New modelling contained in a Nexa Advisory report shows about $13 billion could be slashed from electricity costs by opening up Australia’s transmission market to competition.
- Close to $1 billion ($952 m) in capital cost reductions would come as a result of opening the transmission market to globally proven non-incumbent transmission entities, who have the established scale and procurement partnerships, (as we can see from the NSW REZ tenders).
- Additional reductions in costs, of $2.98 billion, could be achieved through avoiding excess regulated returns on equity, via the opening of markets for the ownership as well as construction of new transmission.
- Most significantly, reducing the delays in delivering new operational transmission, by just three months, would avoid a $9.2 billion increase in wholesale electricity costs.
Australia needs to build 10,000km of transmission, in less than 10 years, equal to 25 per cent of today’s entire transmission grid.
It is becoming extremely unlikely that we will meet our 2030 and 2050 targets. Even if we could generate enough renewable energy, we do not have the transmission infrastructure required to convey it to consumers.
Lengthy and uncertain approvals process that do nothing to ensure social licence from and compensation of host communities.
The scale of build required risks supply chain and procurement bottlenecks for the regulated monopoly networks. This means transmission is not being approved and built fast enough and is slowing down the renewable generation and storage build needed.
Nexa Advisory believes that the current regulatory barriers to entering Australia’s electricity transmission markets, which result in monopoly provision by primary transmission network service providers (PTNSPs), are resulting in increased costs to Australian consumers, and delaying the transition to reliable and secure clean energy.
There is significant support, among the diverse group of stakeholders, for opening the transmission market in Australia to competition.
There is no reason to believe that the current number of transmission entities, one per state, is the upper limit or optimal number in the NEM.
Australia must compete on the international stage for highly specialised assets and skilled labour, such as project management of large infrastructure projects.
A radical approach is needed to ensure we build this critical infrastructure on time and ensure the impacts of delays are not borne by consumers.
Evidence from our research shows that the current market frameworks, regulated and non-regulated, for delivering new transmission infrastructure, are complex and as a result, retain high barriers to market entry.
Barriers to entry inefficiently fragment transmission markets, allow transmission operators opportunities to exercise market power.
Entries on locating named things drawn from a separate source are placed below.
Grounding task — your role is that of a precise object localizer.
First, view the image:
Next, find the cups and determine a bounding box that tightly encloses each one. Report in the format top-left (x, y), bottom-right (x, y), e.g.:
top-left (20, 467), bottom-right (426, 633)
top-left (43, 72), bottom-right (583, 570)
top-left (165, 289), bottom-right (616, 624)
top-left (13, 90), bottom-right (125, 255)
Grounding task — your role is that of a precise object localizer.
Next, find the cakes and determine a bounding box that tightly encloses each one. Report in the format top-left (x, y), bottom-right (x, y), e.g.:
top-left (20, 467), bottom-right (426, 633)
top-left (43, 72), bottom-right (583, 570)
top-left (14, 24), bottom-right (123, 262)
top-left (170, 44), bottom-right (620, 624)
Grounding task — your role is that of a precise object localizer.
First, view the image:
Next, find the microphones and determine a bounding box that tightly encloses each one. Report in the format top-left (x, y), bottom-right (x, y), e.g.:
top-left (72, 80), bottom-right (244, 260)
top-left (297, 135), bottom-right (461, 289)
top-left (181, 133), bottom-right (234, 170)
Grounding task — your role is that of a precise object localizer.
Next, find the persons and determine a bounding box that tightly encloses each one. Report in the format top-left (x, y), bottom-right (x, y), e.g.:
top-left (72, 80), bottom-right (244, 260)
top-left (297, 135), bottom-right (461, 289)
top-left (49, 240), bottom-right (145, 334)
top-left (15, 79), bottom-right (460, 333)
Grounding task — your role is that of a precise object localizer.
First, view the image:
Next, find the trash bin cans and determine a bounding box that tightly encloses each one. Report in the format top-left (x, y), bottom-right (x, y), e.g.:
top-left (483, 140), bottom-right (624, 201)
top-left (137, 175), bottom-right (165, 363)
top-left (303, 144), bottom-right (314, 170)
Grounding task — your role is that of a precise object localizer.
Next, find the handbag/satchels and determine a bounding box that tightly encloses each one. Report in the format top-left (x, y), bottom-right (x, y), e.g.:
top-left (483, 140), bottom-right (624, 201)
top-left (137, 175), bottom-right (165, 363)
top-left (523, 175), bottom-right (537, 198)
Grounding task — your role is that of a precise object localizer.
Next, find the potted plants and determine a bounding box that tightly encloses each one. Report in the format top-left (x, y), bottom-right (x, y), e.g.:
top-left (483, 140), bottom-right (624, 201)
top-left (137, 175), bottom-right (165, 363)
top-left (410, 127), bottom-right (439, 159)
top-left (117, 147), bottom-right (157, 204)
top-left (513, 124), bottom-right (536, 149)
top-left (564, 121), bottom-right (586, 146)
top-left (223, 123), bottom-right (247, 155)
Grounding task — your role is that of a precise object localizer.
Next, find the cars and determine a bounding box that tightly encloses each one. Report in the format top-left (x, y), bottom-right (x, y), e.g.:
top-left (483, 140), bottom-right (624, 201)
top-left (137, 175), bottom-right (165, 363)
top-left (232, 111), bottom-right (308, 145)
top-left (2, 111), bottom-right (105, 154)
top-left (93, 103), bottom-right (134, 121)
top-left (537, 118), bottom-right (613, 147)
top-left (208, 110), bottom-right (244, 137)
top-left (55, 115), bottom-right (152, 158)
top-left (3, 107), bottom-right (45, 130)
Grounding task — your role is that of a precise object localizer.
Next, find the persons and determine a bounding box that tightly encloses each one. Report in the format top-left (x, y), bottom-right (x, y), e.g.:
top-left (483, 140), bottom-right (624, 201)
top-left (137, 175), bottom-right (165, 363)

This in turn results in generally higher cost and slower delivery environment than is the case in high performing overseas markets that less fragmented and more open to competition.
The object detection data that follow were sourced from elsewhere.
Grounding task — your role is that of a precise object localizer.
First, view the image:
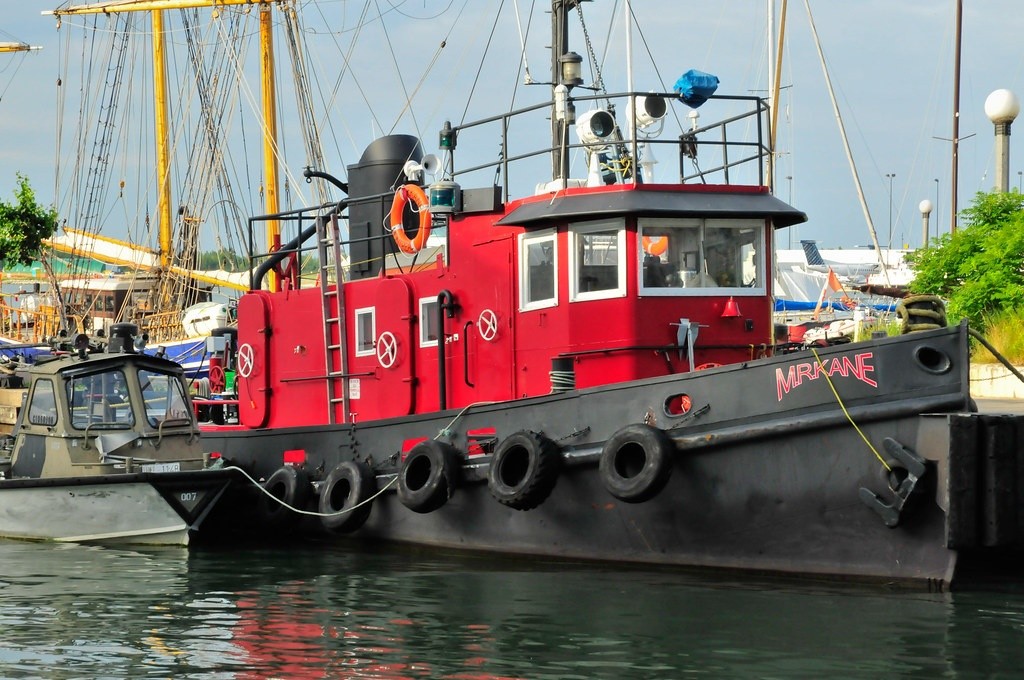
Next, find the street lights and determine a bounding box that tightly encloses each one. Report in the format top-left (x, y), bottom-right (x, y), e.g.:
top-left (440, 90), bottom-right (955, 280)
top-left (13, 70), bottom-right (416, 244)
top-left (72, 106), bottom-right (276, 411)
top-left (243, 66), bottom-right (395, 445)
top-left (985, 84), bottom-right (1021, 206)
top-left (884, 173), bottom-right (896, 248)
top-left (934, 178), bottom-right (940, 252)
top-left (1016, 171), bottom-right (1022, 205)
top-left (784, 175), bottom-right (793, 249)
top-left (917, 198), bottom-right (934, 249)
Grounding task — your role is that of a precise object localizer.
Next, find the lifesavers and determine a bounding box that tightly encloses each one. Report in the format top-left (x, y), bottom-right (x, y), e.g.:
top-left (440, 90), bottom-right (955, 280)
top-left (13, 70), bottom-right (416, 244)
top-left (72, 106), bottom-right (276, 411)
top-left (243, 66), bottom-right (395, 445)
top-left (390, 184), bottom-right (433, 255)
top-left (250, 423), bottom-right (677, 536)
top-left (642, 236), bottom-right (668, 255)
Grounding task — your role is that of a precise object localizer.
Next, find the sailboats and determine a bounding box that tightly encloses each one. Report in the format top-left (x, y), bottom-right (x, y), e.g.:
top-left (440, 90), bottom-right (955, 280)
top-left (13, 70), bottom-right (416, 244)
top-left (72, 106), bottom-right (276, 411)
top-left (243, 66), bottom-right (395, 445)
top-left (0, 0), bottom-right (333, 543)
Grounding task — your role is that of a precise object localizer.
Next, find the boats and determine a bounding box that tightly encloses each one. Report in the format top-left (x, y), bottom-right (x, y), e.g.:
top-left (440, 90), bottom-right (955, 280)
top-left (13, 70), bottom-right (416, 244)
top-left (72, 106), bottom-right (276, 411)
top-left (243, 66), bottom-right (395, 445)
top-left (91, 68), bottom-right (1024, 597)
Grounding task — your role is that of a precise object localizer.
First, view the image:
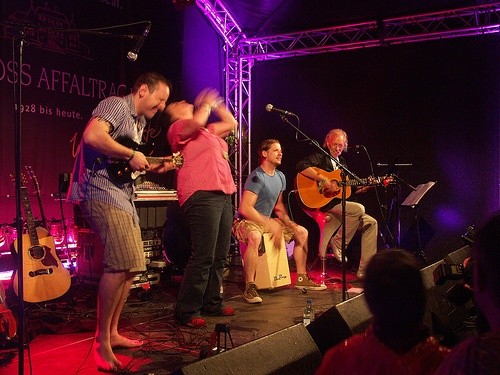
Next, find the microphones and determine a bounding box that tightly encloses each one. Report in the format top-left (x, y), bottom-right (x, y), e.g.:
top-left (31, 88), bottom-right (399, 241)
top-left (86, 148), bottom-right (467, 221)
top-left (344, 145), bottom-right (364, 151)
top-left (266, 104), bottom-right (296, 116)
top-left (127, 24), bottom-right (152, 62)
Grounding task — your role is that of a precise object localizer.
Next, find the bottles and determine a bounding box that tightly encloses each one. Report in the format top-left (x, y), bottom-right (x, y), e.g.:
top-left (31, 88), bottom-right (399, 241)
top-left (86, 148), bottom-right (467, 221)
top-left (303, 299), bottom-right (314, 327)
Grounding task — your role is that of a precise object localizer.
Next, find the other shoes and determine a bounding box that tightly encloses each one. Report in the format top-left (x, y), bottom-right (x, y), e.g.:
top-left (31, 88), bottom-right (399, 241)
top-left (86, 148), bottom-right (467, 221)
top-left (330, 237), bottom-right (348, 263)
top-left (217, 307), bottom-right (236, 316)
top-left (181, 317), bottom-right (205, 329)
top-left (356, 272), bottom-right (365, 282)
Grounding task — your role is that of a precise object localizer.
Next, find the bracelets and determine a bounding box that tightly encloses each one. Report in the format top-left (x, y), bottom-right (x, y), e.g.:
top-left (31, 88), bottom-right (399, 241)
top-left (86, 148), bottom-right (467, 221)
top-left (205, 104), bottom-right (211, 117)
top-left (318, 178), bottom-right (327, 190)
top-left (127, 151), bottom-right (135, 163)
top-left (288, 221), bottom-right (295, 227)
top-left (314, 173), bottom-right (321, 181)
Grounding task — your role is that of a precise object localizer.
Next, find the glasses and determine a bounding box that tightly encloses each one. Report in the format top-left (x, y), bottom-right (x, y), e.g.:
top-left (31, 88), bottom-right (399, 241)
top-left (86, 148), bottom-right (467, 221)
top-left (463, 256), bottom-right (483, 292)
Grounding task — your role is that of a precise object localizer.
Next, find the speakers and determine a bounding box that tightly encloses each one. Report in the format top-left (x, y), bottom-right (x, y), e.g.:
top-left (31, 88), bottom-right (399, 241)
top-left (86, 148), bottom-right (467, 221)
top-left (423, 244), bottom-right (473, 290)
top-left (171, 294), bottom-right (373, 375)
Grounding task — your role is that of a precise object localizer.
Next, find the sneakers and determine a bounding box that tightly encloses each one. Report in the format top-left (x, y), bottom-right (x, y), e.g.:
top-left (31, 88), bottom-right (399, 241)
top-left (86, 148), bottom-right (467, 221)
top-left (242, 282), bottom-right (262, 304)
top-left (293, 273), bottom-right (327, 291)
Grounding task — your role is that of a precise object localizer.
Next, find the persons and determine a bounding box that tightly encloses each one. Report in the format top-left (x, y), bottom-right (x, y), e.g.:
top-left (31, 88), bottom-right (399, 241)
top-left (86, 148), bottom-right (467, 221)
top-left (434, 209), bottom-right (500, 375)
top-left (318, 249), bottom-right (452, 375)
top-left (296, 129), bottom-right (393, 278)
top-left (161, 88), bottom-right (238, 329)
top-left (231, 139), bottom-right (328, 303)
top-left (66, 75), bottom-right (177, 371)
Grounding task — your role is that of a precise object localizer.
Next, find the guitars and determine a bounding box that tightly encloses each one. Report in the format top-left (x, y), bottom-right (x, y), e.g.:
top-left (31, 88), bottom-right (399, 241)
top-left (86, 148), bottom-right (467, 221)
top-left (294, 166), bottom-right (400, 210)
top-left (103, 137), bottom-right (185, 185)
top-left (25, 164), bottom-right (52, 235)
top-left (0, 292), bottom-right (17, 339)
top-left (9, 169), bottom-right (71, 303)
The modelling shows that reducing or removing barriers to entry to Australian transmission markets could avoid the costs and delays associated with the current closed and fragmented markets, approach and save over $13 billion dollars of unnecessary costs to customers on the journey to net zero and meeting renewable generation targets.
Opening up the transmission market to global established players will be key to:
- Encourage innovation in both technical approach and delivery.
- Attract international private finance and capital quickly and efficiently.
- Significant supply chain and procurement leverage to deliver faster and cheaper.
We are calling for:
1) The Commonwealth Government to make transmission investment contestability a pre-requisite for access to Rewiring the Nation.
2) Jurisdictional competitive tenders for nationally significant ISP and non ISP projects in NSW and VIC (where there is contestability now).